◆ Task prompt
Update the lines below by changing "rippling water" to "harbor water" and keeping everything else unchanged.

◆ Entries provided
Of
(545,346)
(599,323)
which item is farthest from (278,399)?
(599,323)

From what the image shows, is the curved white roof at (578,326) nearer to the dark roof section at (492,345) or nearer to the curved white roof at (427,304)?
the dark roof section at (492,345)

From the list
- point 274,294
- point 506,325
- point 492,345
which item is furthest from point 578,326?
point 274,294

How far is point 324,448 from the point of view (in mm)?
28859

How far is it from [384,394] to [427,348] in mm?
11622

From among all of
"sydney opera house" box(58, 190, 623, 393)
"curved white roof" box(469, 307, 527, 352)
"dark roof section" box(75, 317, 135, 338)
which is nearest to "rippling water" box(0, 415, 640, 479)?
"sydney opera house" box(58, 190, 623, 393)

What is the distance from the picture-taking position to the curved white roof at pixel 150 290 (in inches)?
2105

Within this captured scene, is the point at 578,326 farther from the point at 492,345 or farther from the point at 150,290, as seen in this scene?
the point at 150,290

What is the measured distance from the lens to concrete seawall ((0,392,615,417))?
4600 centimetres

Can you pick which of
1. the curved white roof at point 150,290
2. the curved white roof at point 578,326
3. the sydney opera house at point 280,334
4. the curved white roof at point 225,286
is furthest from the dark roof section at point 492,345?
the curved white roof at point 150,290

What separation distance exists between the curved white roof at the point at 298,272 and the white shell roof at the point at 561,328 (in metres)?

◆ Result of the exercise
Of
(545,346)
(599,323)
which item is farthest from (278,399)?
(599,323)

From what the image shows, is the curved white roof at (578,326) nearer to the dark roof section at (492,345) or nearer to the curved white roof at (427,304)?
the dark roof section at (492,345)

From the list
- point 274,294
- point 506,325
- point 492,345
which item is furthest from point 578,326?
point 274,294

How far is point 324,448 from the point of view (in mm)?
28859

How far is it from [384,394] to [427,348] in mm?
11622

From among all of
"sydney opera house" box(58, 190, 623, 393)
"curved white roof" box(469, 307, 527, 352)
"dark roof section" box(75, 317, 135, 338)
which is nearest to "harbor water" box(0, 415, 640, 479)?
"sydney opera house" box(58, 190, 623, 393)

What is the distance from the picture-taking position to the curved white roof at pixel 150 290 (in inches)?
2105

Within this captured scene, is the point at 578,326 farther from the point at 492,345 or farther from the point at 150,290, as seen in this scene?
the point at 150,290

What is the measured distance from the lens to concrete seawall ((0,392,615,417))?
4600 centimetres

Can you pick which of
1. the curved white roof at point 150,290
2. the curved white roof at point 578,326
3. the sydney opera house at point 280,334
4. the curved white roof at point 225,286
is furthest from the dark roof section at point 492,345?
the curved white roof at point 150,290

What separation distance exists between the curved white roof at the point at 298,272 and the white shell roof at the point at 561,328 (in metres)?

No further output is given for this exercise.